=== Your task ===
Reformat the entries below, from the line containing "How can point" through the end of the entries, as a numbered list of their lines with blank lines dropped. Omit the pictures.

=== Material to process ===
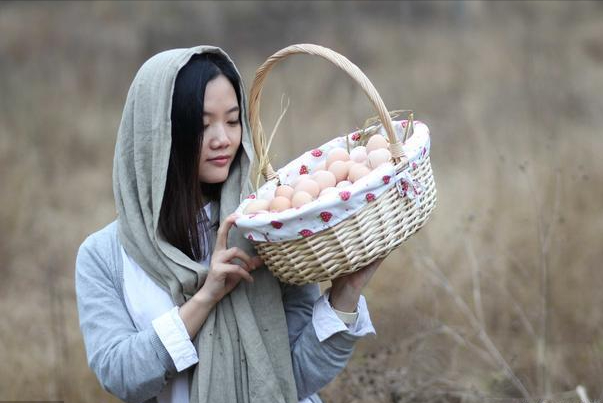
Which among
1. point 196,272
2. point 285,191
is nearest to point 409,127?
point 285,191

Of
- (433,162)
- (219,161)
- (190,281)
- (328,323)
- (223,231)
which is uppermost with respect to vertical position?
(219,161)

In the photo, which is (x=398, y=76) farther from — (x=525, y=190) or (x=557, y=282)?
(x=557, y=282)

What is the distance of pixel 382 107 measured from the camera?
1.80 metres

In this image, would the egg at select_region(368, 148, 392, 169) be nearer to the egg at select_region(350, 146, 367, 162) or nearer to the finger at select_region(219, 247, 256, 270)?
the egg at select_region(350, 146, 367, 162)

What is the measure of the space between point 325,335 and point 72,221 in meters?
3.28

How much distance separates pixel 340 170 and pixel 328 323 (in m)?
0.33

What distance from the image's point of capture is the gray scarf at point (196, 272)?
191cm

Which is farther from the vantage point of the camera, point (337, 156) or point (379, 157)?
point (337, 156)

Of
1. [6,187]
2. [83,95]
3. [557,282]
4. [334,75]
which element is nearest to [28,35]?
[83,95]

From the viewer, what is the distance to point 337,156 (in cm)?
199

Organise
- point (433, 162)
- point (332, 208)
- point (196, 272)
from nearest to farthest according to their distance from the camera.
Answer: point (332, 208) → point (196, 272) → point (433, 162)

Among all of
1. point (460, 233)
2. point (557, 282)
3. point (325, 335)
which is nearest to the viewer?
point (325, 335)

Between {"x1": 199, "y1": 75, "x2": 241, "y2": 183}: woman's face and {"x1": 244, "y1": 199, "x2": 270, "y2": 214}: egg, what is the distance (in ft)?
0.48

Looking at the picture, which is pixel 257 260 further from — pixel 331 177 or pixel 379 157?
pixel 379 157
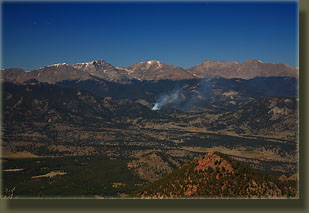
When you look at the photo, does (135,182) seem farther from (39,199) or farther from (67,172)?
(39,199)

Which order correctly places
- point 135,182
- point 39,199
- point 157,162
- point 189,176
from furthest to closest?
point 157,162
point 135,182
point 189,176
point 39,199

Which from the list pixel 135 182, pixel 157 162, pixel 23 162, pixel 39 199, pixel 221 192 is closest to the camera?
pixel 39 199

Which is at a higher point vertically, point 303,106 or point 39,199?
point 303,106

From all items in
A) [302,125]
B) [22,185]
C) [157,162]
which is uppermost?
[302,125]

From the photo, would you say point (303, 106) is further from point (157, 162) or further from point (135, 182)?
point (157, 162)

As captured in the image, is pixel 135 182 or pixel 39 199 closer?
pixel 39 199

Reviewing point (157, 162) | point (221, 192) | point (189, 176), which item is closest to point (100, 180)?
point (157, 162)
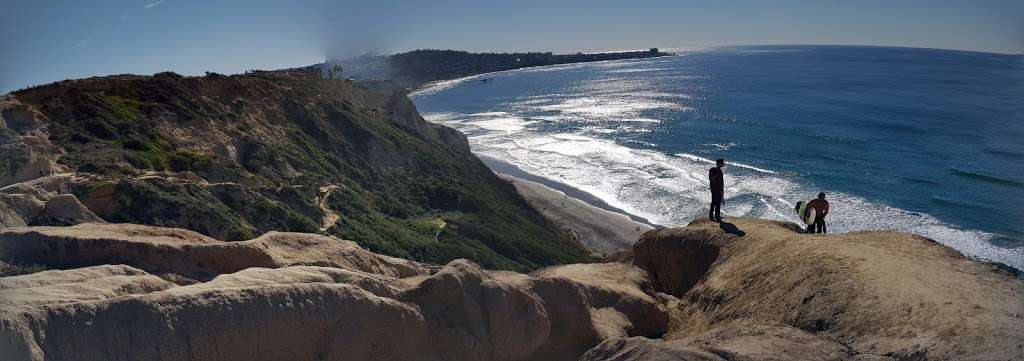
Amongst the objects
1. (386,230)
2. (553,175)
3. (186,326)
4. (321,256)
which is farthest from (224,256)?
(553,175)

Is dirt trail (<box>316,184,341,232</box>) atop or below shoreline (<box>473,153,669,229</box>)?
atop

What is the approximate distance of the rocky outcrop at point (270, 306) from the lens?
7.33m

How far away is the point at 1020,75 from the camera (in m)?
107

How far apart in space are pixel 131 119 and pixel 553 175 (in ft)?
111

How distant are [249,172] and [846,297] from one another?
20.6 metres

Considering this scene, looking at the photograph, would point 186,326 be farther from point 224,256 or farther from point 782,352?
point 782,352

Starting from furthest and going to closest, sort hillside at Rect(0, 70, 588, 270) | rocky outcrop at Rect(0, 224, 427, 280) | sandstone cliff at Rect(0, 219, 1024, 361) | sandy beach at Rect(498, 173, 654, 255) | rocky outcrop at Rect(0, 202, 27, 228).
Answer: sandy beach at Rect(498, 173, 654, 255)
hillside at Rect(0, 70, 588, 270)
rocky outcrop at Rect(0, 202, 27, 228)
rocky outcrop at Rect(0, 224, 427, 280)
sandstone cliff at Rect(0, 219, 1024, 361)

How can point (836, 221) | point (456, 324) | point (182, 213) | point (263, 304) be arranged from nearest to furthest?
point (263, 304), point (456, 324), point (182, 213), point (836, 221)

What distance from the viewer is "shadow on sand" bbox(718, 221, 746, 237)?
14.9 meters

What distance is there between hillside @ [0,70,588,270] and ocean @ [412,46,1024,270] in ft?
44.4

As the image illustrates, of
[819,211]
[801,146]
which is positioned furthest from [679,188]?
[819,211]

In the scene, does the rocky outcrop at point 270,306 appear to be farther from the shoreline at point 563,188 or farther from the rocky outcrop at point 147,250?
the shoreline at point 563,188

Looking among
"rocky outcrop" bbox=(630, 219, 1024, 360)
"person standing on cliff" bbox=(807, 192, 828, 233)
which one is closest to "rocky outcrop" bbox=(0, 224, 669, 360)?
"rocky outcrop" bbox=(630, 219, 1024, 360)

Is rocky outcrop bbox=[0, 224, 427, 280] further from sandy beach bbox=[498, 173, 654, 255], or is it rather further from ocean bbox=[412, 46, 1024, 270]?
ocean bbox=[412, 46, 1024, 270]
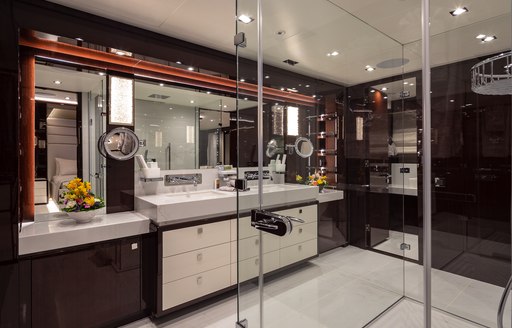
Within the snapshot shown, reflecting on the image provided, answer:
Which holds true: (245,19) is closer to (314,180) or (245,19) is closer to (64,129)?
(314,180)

=== Solution for this task ===
1. How can point (836, 221) | point (456, 324) | point (182, 213) | point (263, 304) be arranged from nearest to furthest?
2. point (263, 304), point (456, 324), point (182, 213), point (836, 221)
3. What distance from the viewer is "shadow on sand" bbox(718, 221, 746, 237)?
4. 14.9 meters
5. What distance is there between hillside @ [0,70,588,270] and ocean @ [412,46,1024,270] in ft?
6. 44.4
7. As the image illustrates, of
8. [819,211]
9. [801,146]
10. which is positioned furthest from [679,188]?
11. [819,211]
12. In the scene, does the rocky outcrop at point 270,306 appear to be farther from the shoreline at point 563,188 or farther from the rocky outcrop at point 147,250?
13. the shoreline at point 563,188
14. Looking among
15. "rocky outcrop" bbox=(630, 219, 1024, 360)
16. "person standing on cliff" bbox=(807, 192, 828, 233)
17. which one is closest to "rocky outcrop" bbox=(0, 224, 669, 360)?
18. "rocky outcrop" bbox=(630, 219, 1024, 360)
19. Is rocky outcrop bbox=[0, 224, 427, 280] further from sandy beach bbox=[498, 173, 654, 255], or is it rather further from ocean bbox=[412, 46, 1024, 270]?
20. ocean bbox=[412, 46, 1024, 270]
21. Within the snapshot shown, reflecting on the image provided, answer:
22. Which holds true: (245,19) is closer to (314,180) or (245,19) is closer to (64,129)?
23. (314,180)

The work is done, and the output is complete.